Methods and Results: Epithelial-denuded human ASM tissue (deidentified; exempt from Columbia’s IRB) was contracted with acetylcholine in organ baths. ASM tissues were then relaxed dose-dependently with β-agonist, isoproterenol (100 pM – 10 μM, half-log increments). The tissues were treated concurrently at 300 pM isoproterenol with vehicle, 6-gingerol, 8-gingerol, or 6-shogaol (100 μM). Significant potentiation of isoproterenol-induced relaxation was observed with each of the ginger constituents. 6-shogaol showed the largest leftward shift in the EC50 for isoproterenol. Purified phosphodiesterase 4D enzyme, the prominent isoform in the lung, was used to assess PDE inhibitory action of the ginger constituents using fluorescent polarization analyses. 6-gingerol, 8-gingerol, and 6-shogaol (100 μM, 15 min) significantly inhibited PDE4D compared to vehicle control (0.2% DMSO), the PDE4-selective inhibitor, rolipram (10 μM) and non-selective PDE inhibitor, IBMX (250 μM) were used as positive controls. β-agonist induced depolymerization of actin via a PKA-HSP20-dependent pathway contributes to ASM relaxation. In primary human ASM cells transiently transfected with RFP-actin, treatment with 6-gingerol, 8-gingerol, or 6-shogaol showed acute (within seconds) dissolution of F-actin filaments. This was not due to PKA phosphorylation of HSP20.

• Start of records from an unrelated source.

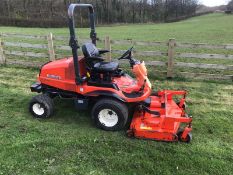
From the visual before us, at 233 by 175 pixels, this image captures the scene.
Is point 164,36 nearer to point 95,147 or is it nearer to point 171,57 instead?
point 171,57

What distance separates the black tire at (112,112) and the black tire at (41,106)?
3.31ft

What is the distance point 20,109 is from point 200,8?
96440mm

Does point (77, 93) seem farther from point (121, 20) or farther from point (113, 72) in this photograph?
point (121, 20)

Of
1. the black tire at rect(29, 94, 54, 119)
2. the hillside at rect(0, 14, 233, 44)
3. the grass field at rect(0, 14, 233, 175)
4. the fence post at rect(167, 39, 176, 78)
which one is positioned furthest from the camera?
the hillside at rect(0, 14, 233, 44)

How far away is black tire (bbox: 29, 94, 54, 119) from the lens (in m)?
5.43

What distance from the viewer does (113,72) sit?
510 cm

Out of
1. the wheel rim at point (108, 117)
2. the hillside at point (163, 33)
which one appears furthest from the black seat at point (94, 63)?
the hillside at point (163, 33)

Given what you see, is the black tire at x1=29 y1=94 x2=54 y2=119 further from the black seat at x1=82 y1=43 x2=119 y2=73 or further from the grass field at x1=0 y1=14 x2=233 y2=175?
the black seat at x1=82 y1=43 x2=119 y2=73

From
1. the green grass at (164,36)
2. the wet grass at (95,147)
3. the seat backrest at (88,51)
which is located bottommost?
the wet grass at (95,147)

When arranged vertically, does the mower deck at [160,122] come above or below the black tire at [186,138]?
above

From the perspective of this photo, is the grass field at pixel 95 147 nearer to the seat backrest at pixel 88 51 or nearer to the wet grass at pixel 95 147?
the wet grass at pixel 95 147

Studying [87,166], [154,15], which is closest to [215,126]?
[87,166]

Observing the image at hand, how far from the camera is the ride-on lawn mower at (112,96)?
15.4ft

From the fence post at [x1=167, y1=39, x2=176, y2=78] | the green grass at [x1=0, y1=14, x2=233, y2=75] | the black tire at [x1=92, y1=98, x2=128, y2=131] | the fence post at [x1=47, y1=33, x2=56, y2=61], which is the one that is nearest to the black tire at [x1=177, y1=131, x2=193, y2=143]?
the black tire at [x1=92, y1=98, x2=128, y2=131]
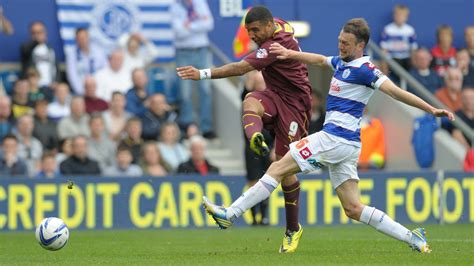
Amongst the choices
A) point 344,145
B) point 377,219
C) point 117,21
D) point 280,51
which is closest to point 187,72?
point 280,51

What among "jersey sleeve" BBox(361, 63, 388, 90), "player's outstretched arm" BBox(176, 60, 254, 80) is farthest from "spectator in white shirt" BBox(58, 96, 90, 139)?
"jersey sleeve" BBox(361, 63, 388, 90)

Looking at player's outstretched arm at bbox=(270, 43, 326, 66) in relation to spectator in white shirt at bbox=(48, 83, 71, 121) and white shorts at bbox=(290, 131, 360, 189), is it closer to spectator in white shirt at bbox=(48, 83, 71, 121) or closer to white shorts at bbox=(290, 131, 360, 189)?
white shorts at bbox=(290, 131, 360, 189)

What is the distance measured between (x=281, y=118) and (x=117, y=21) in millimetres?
9656

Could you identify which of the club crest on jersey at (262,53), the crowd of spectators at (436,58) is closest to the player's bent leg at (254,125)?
the club crest on jersey at (262,53)

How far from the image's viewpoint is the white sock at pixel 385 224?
1191 cm

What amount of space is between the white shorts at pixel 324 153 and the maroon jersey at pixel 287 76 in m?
1.36

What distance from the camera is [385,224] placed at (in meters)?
12.0

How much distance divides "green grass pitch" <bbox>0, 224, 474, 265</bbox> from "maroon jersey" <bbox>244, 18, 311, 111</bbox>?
162cm

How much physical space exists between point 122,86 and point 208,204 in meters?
9.86

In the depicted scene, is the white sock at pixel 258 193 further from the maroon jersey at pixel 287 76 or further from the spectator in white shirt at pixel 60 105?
the spectator in white shirt at pixel 60 105

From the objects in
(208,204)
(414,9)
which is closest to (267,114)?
(208,204)

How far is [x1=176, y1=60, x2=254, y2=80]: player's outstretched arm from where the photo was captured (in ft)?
41.0

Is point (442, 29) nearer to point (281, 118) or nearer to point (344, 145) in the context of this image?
point (281, 118)

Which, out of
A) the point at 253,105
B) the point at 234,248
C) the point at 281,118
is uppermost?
the point at 253,105
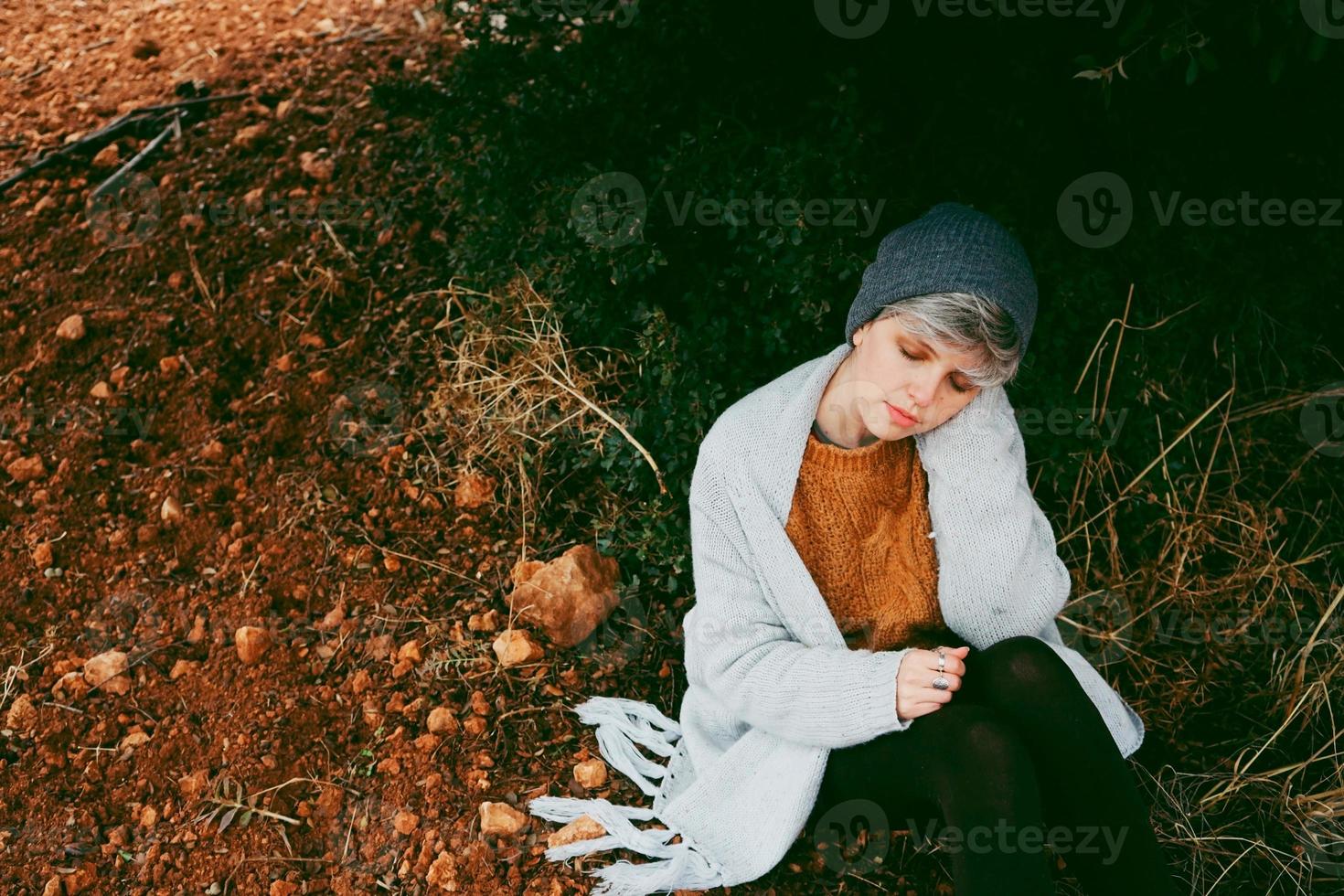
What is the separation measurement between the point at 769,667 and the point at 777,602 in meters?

Conclusions: Taken together, these data show synergistic effects of ginger constituents 6-gingerol, 8-gingerol, and 6-shogaol with β-agonist in relaxing ASM. This may be attributed to increased cAMP due to PDE4D inhibitory activity. Additionally, these compounds stimulate actin depolymerization through a novel PKA-independent pathway, providing another pathway for potentiation with β-agonists. These compounds may provide additional relief of asthma symptoms when used in combination with β2-agonists and highlight novel use of phytotherapeutics in the treatment of obstructive lung disease.